Excerpt provided

>>>

We called in a friend who inspects houses and asked him to check ours and let us know if he saw work that needed to be done. We’re not planning to sell, but we want to take proper care of the house God has given us, and if we ever do sell, we don’t want to pass along problems to the next owners. Our friend noticed dry rot around a skylight over our master bath and some questionable beams and a corner board on the lower deck. It took us weeks to find a contractor willing to look at the problem because it was “too small a job”. The skylight area was repaired quickly and without difficulty, but when the carpenters began removing the questionable areas on the lower deck, more problems showed up. What started out to be a small job is turning into a major renovation. The deck is now gone, the lower level stripped back to support beams.
It all looked so good from the outside that we had no idea of the rot hidden beneath.
This can be true of life, too.
I’ve been reading about idols and how easily something good can turn into a thing to worship: a career, a family, a denomination, a political party, anything. I know in my head only God is worthy of worship, but my heart can be so easily divided. Sometimes even serving God can become an idol.
The carpenter keeps showing us new problem areas and giving us a choice. “We can stop here, but I think there may be another problem over there.” Dry rot is bacteria, those tiny little unseen organisms that nibble away. If not removed, they’ll just grow. The carpenter grimaces when he says how much the added material is going to cost, and because we’re being worked into a very busy contractor’s schedule, we’re paying by the hour. The question is do we ignore the rot that may be there and will cause more problems in the future, or “bite the bullet” and rip it all out now?

<<<

Work instruction 1
Answer briefly from the house-repair passage:
(a) Where did the friend who inspects houses notice dry rot?
(b) Why did it take weeks to find a contractor willing to look at the problem?
(c) On what basis are the owners paying the contractor?
Work instruction 2
Write what follows the final sentence of the house-repair passage, continuing it in the same voice.
The items that come next have no connection to the house-repair passage.

Excerpted records
>>>

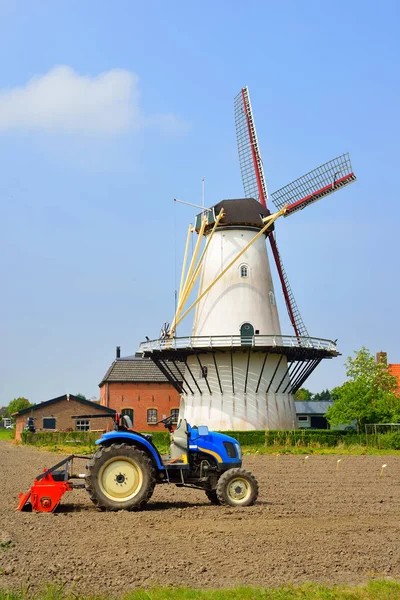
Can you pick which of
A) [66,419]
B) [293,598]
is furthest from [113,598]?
[66,419]

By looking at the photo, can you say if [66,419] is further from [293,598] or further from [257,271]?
[293,598]

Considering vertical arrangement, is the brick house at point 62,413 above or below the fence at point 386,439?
above

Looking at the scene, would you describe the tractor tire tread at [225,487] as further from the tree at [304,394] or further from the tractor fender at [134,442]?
the tree at [304,394]

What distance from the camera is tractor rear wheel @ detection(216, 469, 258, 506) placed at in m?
12.8

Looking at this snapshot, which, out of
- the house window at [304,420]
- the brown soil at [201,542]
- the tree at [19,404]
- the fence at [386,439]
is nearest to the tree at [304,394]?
the tree at [19,404]

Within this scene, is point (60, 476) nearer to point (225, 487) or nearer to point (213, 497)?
point (225, 487)

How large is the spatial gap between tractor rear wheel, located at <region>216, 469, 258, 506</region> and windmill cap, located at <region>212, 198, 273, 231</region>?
24240 mm

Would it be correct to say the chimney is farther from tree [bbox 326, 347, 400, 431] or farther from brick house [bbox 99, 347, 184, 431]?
brick house [bbox 99, 347, 184, 431]

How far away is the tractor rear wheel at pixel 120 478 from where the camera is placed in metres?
12.1

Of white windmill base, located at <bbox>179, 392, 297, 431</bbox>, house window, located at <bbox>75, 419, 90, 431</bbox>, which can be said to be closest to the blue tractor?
white windmill base, located at <bbox>179, 392, 297, 431</bbox>

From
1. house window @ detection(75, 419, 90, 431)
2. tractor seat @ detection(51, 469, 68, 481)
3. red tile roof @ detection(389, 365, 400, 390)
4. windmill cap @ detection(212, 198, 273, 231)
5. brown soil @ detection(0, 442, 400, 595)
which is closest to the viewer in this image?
brown soil @ detection(0, 442, 400, 595)

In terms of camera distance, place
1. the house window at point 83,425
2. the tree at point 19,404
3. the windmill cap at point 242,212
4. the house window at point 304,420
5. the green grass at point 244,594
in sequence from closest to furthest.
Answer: the green grass at point 244,594 < the windmill cap at point 242,212 < the house window at point 83,425 < the house window at point 304,420 < the tree at point 19,404

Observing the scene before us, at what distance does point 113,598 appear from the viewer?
262 inches

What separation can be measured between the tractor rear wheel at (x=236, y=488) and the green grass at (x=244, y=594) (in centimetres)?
573
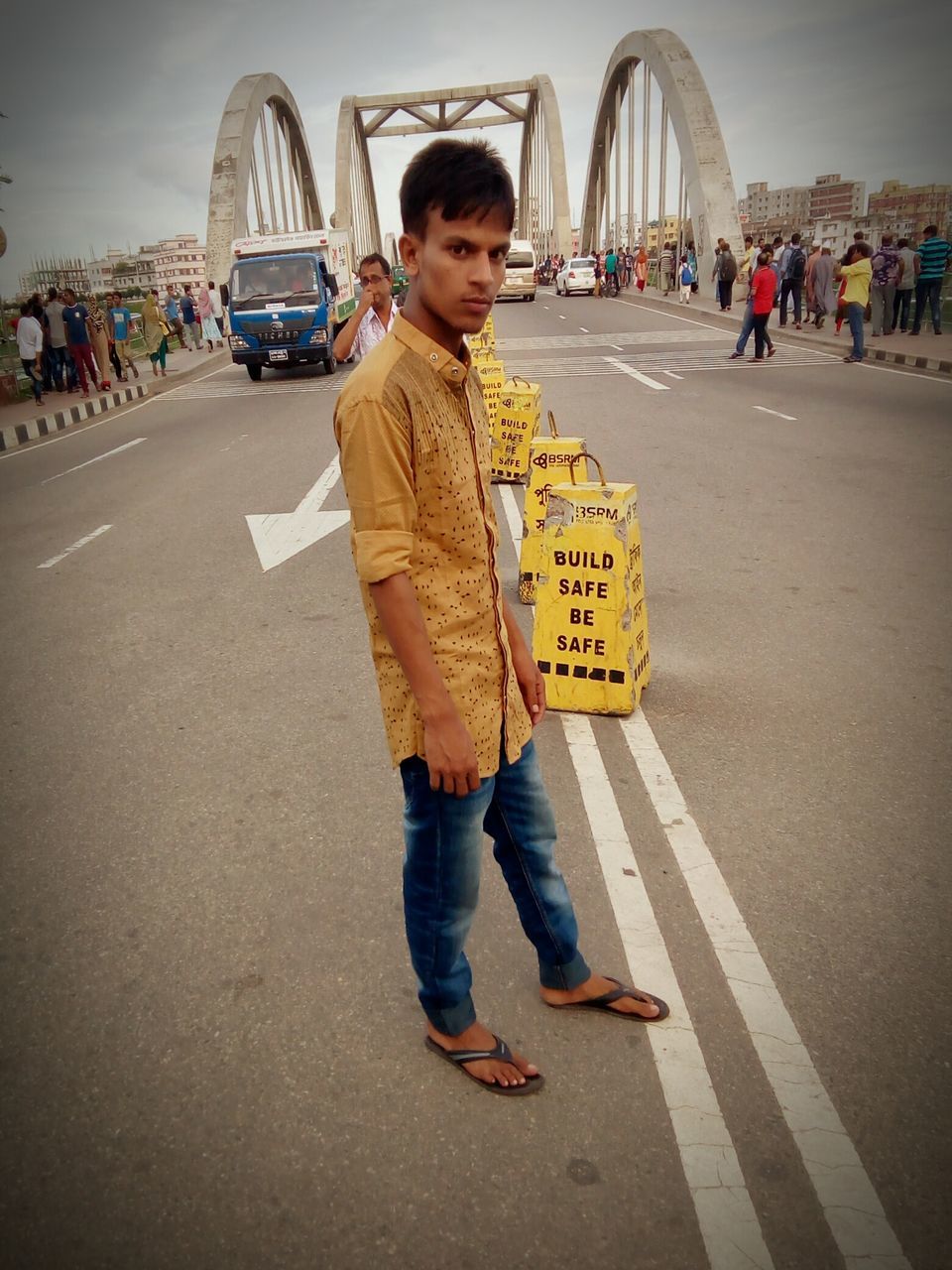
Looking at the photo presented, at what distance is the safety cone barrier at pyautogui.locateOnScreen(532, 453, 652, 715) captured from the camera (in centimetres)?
380

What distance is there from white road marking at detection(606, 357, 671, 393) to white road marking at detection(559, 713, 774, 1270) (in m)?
12.5

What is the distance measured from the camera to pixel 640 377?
52.5 ft

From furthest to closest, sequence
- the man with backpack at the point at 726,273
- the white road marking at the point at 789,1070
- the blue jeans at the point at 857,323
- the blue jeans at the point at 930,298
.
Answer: the man with backpack at the point at 726,273 < the blue jeans at the point at 930,298 < the blue jeans at the point at 857,323 < the white road marking at the point at 789,1070

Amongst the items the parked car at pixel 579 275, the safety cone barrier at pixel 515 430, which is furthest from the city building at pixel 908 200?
the safety cone barrier at pixel 515 430

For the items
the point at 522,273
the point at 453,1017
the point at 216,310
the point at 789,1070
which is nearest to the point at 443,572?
the point at 453,1017

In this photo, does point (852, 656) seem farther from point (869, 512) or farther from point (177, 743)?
point (177, 743)

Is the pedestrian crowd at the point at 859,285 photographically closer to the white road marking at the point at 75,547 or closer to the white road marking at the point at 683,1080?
the white road marking at the point at 75,547

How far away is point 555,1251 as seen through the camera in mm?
1767

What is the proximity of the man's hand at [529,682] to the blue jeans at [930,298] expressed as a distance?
61.3 feet

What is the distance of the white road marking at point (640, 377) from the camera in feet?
47.8

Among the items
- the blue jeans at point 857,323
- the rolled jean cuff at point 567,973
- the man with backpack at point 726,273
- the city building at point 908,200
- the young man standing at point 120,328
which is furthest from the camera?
the city building at point 908,200

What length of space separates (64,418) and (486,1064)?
16.3 meters

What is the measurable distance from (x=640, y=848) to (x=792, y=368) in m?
15.3

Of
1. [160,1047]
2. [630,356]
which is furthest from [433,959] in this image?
[630,356]
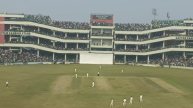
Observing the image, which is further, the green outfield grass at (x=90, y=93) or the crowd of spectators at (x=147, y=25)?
the crowd of spectators at (x=147, y=25)

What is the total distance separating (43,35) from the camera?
155500 mm

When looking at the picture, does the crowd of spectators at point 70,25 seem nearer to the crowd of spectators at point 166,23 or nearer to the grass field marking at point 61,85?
the crowd of spectators at point 166,23

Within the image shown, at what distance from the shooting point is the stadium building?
504 feet

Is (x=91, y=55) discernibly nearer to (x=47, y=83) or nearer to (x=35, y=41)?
(x=35, y=41)

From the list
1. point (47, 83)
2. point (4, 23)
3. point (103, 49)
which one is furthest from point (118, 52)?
point (47, 83)

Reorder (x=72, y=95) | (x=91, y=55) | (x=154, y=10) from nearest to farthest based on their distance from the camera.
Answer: (x=72, y=95)
(x=91, y=55)
(x=154, y=10)

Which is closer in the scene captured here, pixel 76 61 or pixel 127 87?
pixel 127 87

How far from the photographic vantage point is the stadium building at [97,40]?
504 ft

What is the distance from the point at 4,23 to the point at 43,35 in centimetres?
1417

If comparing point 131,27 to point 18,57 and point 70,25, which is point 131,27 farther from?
point 18,57

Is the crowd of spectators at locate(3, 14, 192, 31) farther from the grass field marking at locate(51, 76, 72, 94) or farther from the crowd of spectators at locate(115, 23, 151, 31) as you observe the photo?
the grass field marking at locate(51, 76, 72, 94)

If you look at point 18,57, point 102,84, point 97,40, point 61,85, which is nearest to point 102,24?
point 97,40

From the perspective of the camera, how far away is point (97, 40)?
157375 mm

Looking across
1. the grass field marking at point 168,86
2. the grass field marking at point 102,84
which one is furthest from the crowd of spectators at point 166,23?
the grass field marking at point 102,84
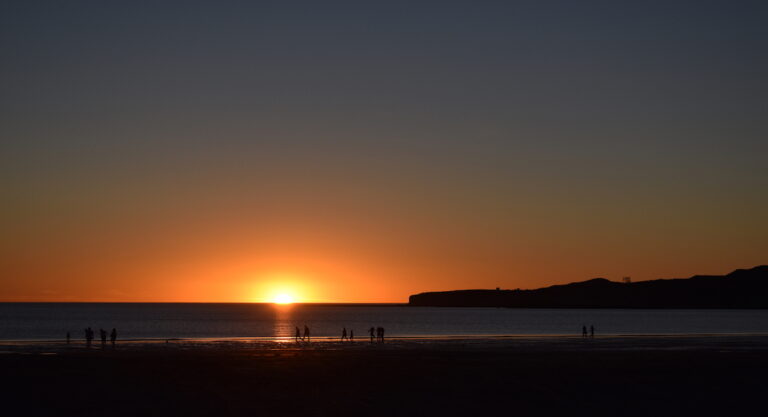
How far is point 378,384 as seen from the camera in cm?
3559

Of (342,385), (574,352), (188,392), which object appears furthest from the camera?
(574,352)

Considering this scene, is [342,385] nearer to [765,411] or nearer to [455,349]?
[765,411]

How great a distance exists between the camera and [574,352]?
59344 millimetres

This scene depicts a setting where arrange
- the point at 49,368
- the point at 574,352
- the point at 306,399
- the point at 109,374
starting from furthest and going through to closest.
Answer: the point at 574,352, the point at 49,368, the point at 109,374, the point at 306,399

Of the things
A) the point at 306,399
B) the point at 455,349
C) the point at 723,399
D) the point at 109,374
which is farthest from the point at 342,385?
the point at 455,349

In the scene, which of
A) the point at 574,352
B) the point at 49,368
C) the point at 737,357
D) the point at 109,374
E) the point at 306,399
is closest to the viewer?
the point at 306,399

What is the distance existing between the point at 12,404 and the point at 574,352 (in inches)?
1588

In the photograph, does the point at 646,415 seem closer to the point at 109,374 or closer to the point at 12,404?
the point at 12,404

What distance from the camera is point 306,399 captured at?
30.4 metres

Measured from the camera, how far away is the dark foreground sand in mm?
28516

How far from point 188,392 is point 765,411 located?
68.6 feet

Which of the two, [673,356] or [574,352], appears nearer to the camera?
[673,356]

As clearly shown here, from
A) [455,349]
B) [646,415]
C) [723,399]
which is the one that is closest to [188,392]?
[646,415]

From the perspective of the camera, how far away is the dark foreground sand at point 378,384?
2852 centimetres
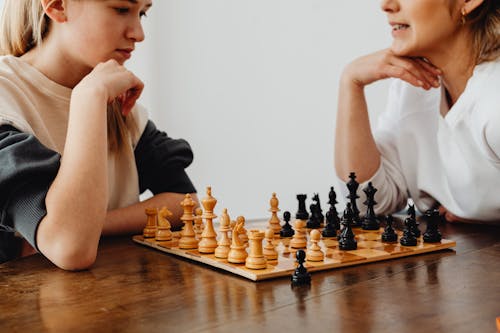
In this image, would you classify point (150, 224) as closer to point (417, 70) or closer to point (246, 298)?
point (246, 298)

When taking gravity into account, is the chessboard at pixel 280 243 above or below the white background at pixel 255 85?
below

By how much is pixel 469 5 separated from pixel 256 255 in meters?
1.12

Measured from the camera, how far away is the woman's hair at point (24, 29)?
1.70 m

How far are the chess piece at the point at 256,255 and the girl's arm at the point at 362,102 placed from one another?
2.97 ft

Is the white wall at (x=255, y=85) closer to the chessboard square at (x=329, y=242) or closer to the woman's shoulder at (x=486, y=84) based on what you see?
the woman's shoulder at (x=486, y=84)

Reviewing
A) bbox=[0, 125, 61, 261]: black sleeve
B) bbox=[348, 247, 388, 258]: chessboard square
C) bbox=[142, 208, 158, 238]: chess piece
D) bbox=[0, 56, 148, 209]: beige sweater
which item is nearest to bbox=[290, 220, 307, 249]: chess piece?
bbox=[348, 247, 388, 258]: chessboard square

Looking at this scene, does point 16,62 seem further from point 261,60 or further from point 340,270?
point 261,60

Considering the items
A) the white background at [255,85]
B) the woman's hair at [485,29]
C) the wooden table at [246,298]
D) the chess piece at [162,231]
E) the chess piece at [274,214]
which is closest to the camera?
the wooden table at [246,298]

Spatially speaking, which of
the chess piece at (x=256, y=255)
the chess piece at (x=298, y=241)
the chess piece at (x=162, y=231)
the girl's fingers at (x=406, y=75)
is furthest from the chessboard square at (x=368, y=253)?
the girl's fingers at (x=406, y=75)

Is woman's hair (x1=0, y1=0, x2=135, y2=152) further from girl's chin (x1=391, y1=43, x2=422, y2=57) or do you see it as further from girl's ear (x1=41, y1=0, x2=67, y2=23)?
girl's chin (x1=391, y1=43, x2=422, y2=57)

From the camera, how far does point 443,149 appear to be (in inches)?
72.0

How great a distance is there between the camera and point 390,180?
2.01 meters

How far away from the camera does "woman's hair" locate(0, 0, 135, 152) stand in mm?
1696

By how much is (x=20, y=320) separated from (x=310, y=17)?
2775 millimetres
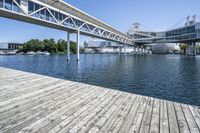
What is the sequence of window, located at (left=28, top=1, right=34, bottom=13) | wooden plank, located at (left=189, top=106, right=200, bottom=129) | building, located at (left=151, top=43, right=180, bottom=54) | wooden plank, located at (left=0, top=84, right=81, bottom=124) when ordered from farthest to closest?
1. building, located at (left=151, top=43, right=180, bottom=54)
2. window, located at (left=28, top=1, right=34, bottom=13)
3. wooden plank, located at (left=0, top=84, right=81, bottom=124)
4. wooden plank, located at (left=189, top=106, right=200, bottom=129)

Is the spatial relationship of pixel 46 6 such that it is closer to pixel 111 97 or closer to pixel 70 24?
pixel 70 24

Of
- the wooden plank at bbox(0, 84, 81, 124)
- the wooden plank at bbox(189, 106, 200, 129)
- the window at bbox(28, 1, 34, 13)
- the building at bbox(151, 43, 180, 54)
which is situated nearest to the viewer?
the wooden plank at bbox(189, 106, 200, 129)

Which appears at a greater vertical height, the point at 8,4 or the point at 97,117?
the point at 8,4

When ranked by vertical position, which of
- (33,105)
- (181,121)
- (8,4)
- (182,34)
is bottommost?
(181,121)

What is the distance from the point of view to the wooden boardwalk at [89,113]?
4.11 m

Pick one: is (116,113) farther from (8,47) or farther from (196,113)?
(8,47)

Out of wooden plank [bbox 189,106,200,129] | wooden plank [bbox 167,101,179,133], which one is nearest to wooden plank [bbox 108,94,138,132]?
wooden plank [bbox 167,101,179,133]

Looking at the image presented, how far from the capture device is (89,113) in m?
5.02

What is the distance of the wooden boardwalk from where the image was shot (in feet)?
13.5

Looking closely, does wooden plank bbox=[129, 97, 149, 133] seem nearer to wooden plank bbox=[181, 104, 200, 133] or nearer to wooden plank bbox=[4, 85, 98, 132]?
wooden plank bbox=[181, 104, 200, 133]

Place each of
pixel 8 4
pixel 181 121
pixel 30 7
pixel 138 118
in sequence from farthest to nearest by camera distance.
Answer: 1. pixel 30 7
2. pixel 8 4
3. pixel 138 118
4. pixel 181 121

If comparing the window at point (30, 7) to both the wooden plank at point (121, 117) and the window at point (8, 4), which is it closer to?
the window at point (8, 4)

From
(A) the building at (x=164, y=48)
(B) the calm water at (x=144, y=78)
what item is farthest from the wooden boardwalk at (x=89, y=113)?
(A) the building at (x=164, y=48)

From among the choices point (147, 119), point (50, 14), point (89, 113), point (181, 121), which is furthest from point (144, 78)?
point (50, 14)
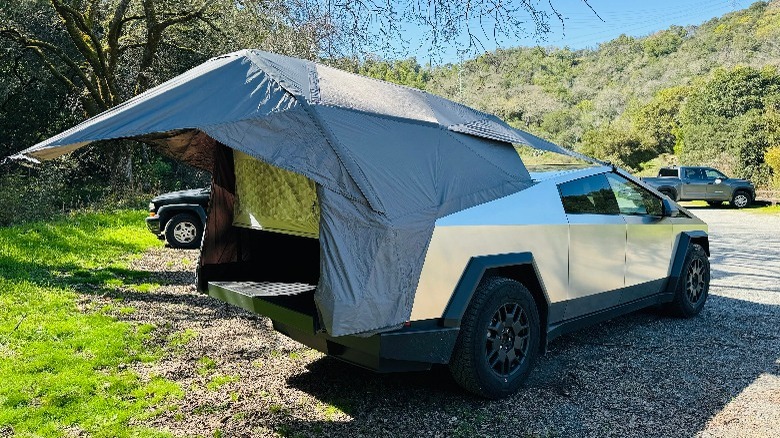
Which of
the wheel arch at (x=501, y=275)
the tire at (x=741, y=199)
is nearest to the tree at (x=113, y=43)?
the wheel arch at (x=501, y=275)

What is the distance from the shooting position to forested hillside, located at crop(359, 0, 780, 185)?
23109 millimetres

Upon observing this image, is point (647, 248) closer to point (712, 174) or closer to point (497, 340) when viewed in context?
point (497, 340)

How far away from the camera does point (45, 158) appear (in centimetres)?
329

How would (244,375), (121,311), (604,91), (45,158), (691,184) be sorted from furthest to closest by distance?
(604,91) → (691,184) → (121,311) → (244,375) → (45,158)

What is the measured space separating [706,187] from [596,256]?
2106 centimetres

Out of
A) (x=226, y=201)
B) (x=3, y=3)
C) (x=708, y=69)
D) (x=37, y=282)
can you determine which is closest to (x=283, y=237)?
(x=226, y=201)

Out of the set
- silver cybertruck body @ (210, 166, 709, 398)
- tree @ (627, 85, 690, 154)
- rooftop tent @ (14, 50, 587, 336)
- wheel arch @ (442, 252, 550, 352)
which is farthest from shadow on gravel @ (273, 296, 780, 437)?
tree @ (627, 85, 690, 154)

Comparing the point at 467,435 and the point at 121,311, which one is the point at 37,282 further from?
the point at 467,435

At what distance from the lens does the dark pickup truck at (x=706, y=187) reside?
22.7 m

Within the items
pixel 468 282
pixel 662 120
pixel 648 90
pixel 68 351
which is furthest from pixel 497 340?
pixel 648 90

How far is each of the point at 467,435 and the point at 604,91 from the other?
6600 centimetres

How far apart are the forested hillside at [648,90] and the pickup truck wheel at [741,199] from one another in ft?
12.0

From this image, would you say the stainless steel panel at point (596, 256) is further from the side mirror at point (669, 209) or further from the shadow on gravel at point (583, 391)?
the side mirror at point (669, 209)

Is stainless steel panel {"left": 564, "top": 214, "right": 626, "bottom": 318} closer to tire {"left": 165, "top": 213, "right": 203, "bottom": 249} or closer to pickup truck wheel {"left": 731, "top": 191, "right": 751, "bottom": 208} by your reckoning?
tire {"left": 165, "top": 213, "right": 203, "bottom": 249}
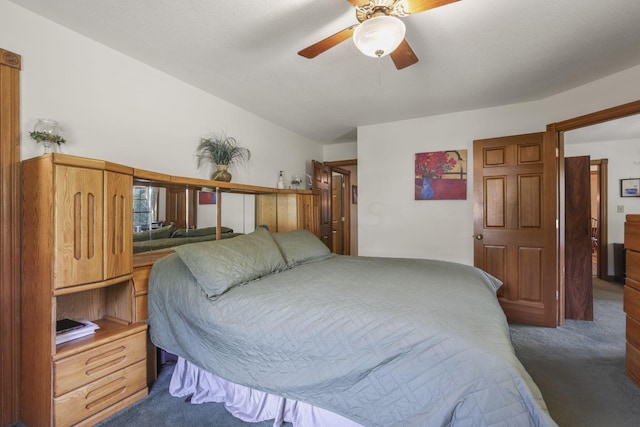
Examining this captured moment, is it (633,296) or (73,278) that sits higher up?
(73,278)

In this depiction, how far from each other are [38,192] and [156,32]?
1.28 m

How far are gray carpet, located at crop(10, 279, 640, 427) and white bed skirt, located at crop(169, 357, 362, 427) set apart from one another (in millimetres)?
48

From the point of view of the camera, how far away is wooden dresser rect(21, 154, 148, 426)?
4.84ft

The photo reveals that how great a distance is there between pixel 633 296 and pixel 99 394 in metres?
3.58

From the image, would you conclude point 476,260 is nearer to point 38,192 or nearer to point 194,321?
point 194,321

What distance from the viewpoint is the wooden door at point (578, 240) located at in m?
3.22

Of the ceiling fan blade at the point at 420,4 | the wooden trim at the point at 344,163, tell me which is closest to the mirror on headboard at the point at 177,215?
the ceiling fan blade at the point at 420,4

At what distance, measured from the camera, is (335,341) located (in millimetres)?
1322

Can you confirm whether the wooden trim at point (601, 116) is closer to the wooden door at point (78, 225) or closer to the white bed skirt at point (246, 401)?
the white bed skirt at point (246, 401)

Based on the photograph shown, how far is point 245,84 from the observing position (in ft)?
9.12

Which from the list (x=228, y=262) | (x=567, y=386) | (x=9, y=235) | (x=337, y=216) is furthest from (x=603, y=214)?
(x=9, y=235)

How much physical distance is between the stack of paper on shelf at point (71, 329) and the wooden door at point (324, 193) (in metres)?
3.38

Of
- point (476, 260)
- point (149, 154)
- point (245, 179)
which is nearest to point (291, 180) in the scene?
point (245, 179)

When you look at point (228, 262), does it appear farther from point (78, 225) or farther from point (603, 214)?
point (603, 214)
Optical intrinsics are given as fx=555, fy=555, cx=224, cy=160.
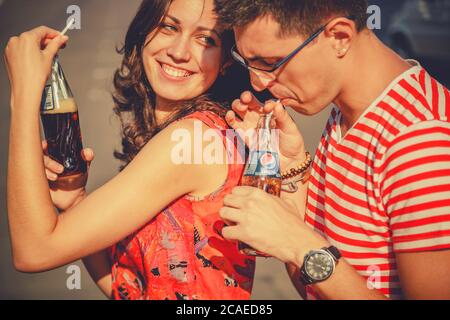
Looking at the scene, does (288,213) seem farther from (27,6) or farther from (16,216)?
(27,6)

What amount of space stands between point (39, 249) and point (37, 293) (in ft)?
10.8

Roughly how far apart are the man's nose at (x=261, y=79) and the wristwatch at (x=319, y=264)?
2.66ft

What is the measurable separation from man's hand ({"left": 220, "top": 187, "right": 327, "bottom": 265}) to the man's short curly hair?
0.76 meters

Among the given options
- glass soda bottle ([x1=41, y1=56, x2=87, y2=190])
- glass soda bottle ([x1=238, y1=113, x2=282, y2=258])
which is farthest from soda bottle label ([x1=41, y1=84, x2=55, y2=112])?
glass soda bottle ([x1=238, y1=113, x2=282, y2=258])

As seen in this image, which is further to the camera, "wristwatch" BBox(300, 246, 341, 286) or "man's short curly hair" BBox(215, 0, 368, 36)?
"man's short curly hair" BBox(215, 0, 368, 36)

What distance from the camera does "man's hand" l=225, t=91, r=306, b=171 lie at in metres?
→ 2.47

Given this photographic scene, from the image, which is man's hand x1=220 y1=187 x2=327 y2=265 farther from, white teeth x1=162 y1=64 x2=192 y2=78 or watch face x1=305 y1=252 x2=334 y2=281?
white teeth x1=162 y1=64 x2=192 y2=78

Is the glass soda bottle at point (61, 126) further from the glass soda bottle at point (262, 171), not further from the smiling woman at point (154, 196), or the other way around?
the glass soda bottle at point (262, 171)

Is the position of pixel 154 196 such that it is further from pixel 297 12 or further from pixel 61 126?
pixel 297 12

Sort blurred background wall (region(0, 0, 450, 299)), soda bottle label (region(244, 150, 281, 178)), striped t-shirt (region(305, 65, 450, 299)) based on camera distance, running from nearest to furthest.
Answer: striped t-shirt (region(305, 65, 450, 299)) → soda bottle label (region(244, 150, 281, 178)) → blurred background wall (region(0, 0, 450, 299))

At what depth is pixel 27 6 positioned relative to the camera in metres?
13.0

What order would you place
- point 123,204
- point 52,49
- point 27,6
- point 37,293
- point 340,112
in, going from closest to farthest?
point 123,204 → point 52,49 → point 340,112 → point 37,293 → point 27,6
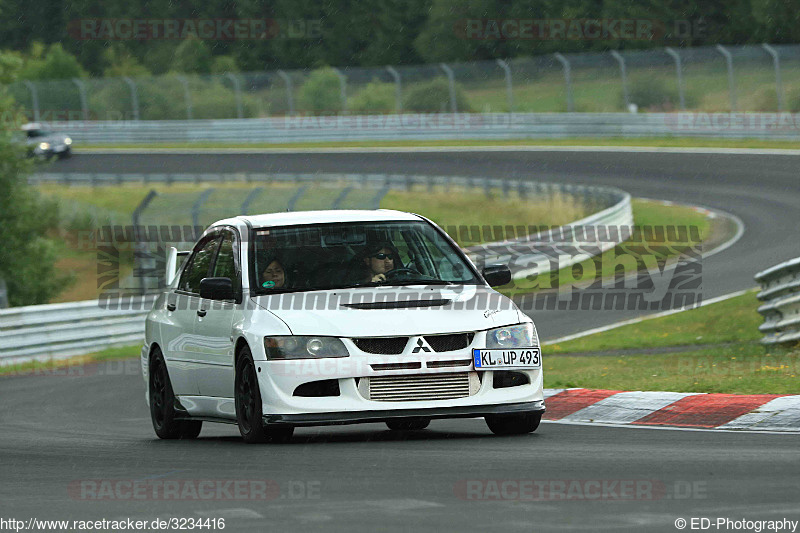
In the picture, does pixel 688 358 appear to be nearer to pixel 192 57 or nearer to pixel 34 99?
pixel 34 99

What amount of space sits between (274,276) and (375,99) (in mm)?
42641

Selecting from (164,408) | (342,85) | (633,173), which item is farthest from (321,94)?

<<<

Exercise response 1
(a) Around a skylight over the master bath.
(b) It was "too small a job."
(c) By the hour.

Exercise response 2
This is true of life, isn’t it? Leave a little sin and it grows.
So I ask myself: Is there anything that has become more important to me than God? Of course not, I say, but then ask: Where do I spend most of my time? What puts me on the defensive? What rouses my anger? What keeps me awake at night? Who do I run to in times of joy or despair? Am I putting my hope in someone or something without recognizing this is idolatry? Every question has to do with the condition of my heart, mind and soul.
So — while listening to the screech of crowbars and slam of discarded wood outside my downstairs office, I’m being reminded I have work to do, too. I’ve called upon God to be my inspector, and God is the carpenter, too. In His strength, and with His guidance, I can get to work ripping the dry rot out of my life.